Unsuspecting mice were plopped in a plastic tube, strapped onto a rotating spinner, and sent for a ride, so researchers could pinpoint which neurons lit up after this nausea-inducing merry-go-round.
The animals' body temperature dropped, and they shunned food and cowered in their cages – all clear signs that they were experiencing something akin to the motion sickness humans do. Cold sweats, anyone?
Based on past research, neuroscientist Pablo Machuca-Márqueza, of the Autonomous University of Barcelona, and colleagues figured they'd start looking at cells in the vestibular nuclei, a bundle of nerve fibers in the brainstem that relay signals from the ear to the brain.
Sensors in our middle ear, as well as our limbs and eyes, feed information to our brains to orientate us as we move. It's thought that a sensory mismatch causes motion sickness: our eyes and inner ear are telling our brain that we're moving when we're not.
Several parts of the brain process sensory inputs from the ear, eyes, and limbs, but little is known about which neurons actually cue motion sickness. Pinpointing them could be a step toward developing more effective medications for motion sickness, with fewer side effects.
To figure out which cells fired in response to motion sickness, Machuca-Márqueza and colleagues inhibited different subsets of neurons within the vestibular nuclei and then strapped the mice back on the spinner to see if those changes alleviated motion sickness.
Round and round the mice spun. Inactivating a group of vestibular neurons that express a protein called VGLUT2 prevented the animals' spin-induced motion sickness.
Switching on those same neurons triggered motion sickness-like behaviors in mice without spinning.
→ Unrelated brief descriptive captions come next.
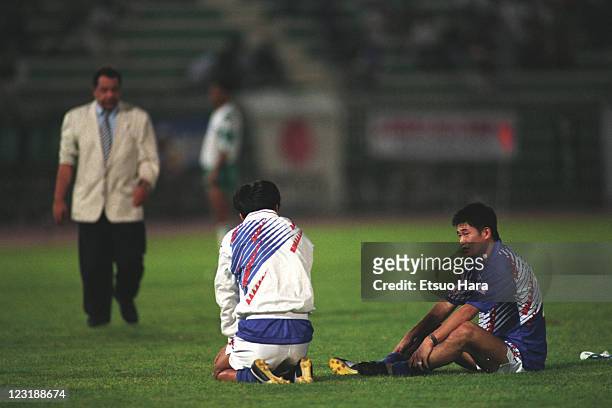 Kazuyoshi Miura of Japan is consoled by Yasutoshi Miura after the 1994 FIFA World Cup Asian Final Qualifier match between Japan and Iraq at Al-Ahly...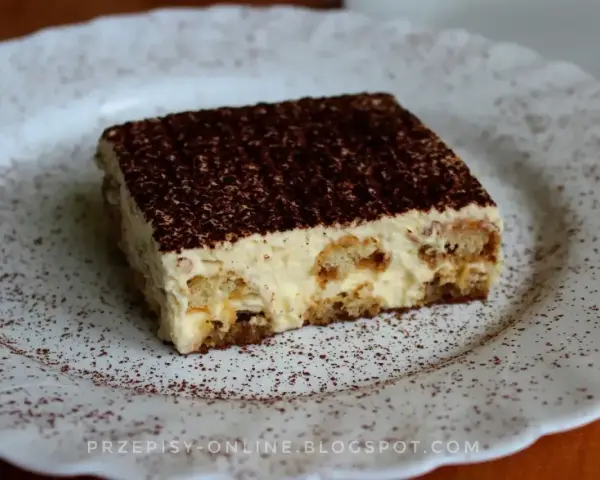 Pyszne tiramisu, czyli zabajone, na białym talerzu, posypane kakao.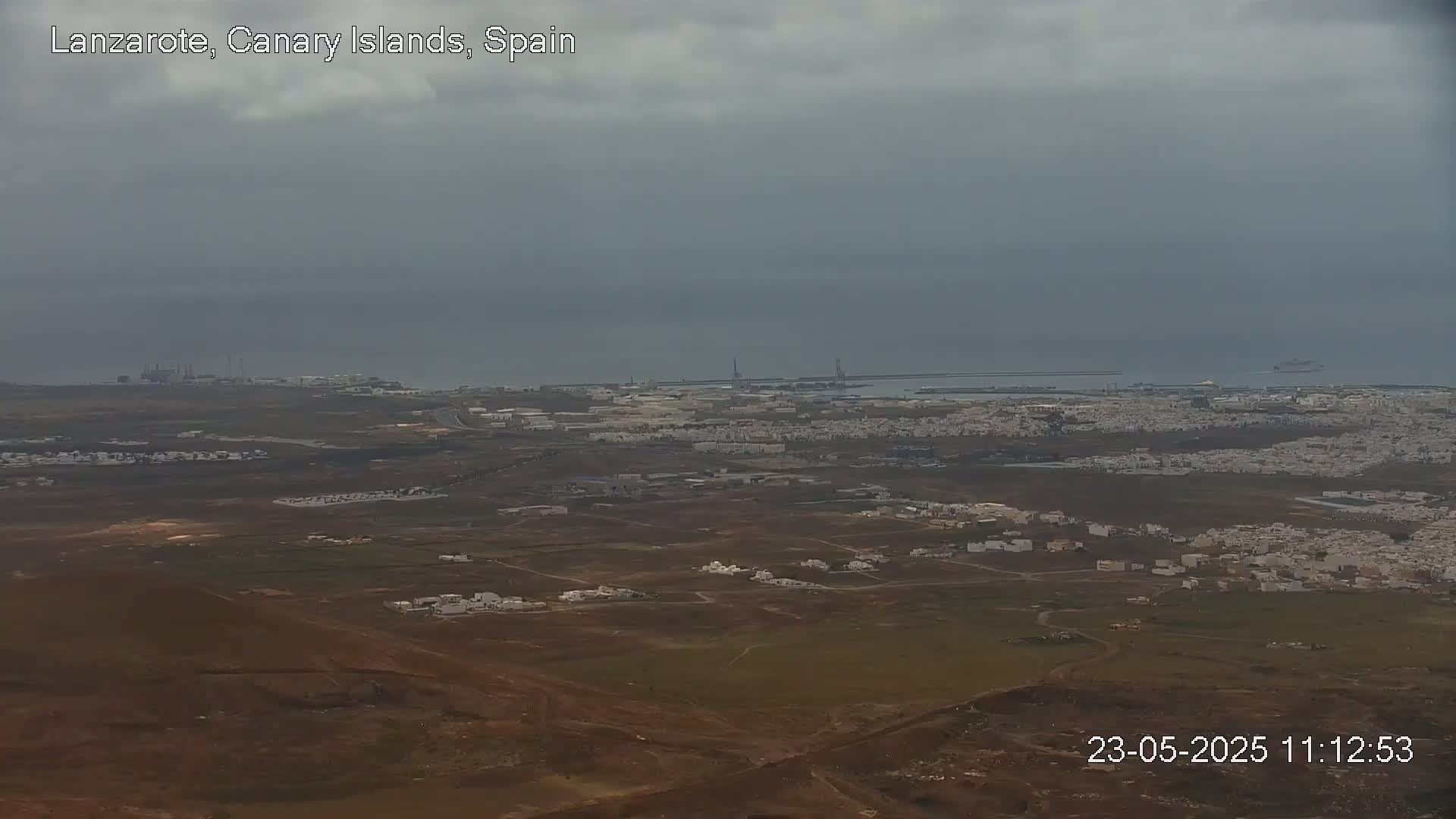 A high-angle view of a coastal town under an overcast sky shows a sprawling landscape of low buildings and brown earth extending to a distant port and ocean.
Talk about sensory mismatch; that would be a real trip.
Of those VGLUT2-expressing neurons, cells sprouting a receptor called CCK-A were responsible for most motion sickness behaviors in the experiments, the researchers found.
They also mapped the circuitry of these neurons, finding dense projections of CCK-A neurons plugged into the brain's parabrachial nuclei, an area known to regulate appetite suppression, body temperature, and lethargy.
Stimulating these projections brought on some, but not all, signs of motion sickness in the mice. The animals' body temperature fell and they avoided sugary foods, but they still ate and moved normally. So other connections stemming from vestibular nuclei likely induce those bodily responses to motion sickness.
When the researchers blocked the CCK-A receptor with a drug compound before sending mice for a spin, half the number of brain cells in the parabrachial nuclei were active and it alleviated some motion sickness behaviors.
Most anti-motion sickness medications work similarly, to reduce activity in the brain's balance system or limit signals being sent between the brain and gut, to help stop nausea and vomiting.
But these medications are blunt at best. They block chemical messengers that act throughout the body, cause drowsiness, and only tend to work if taken before motion sickness sets in; after that, they are rarely effective.
If the pathways uncovered in this mouse study work the same way in humans, then researchers might have a new, clearer target for quashing movement-induced ills, much to our relief.
The study has been published in PNAS.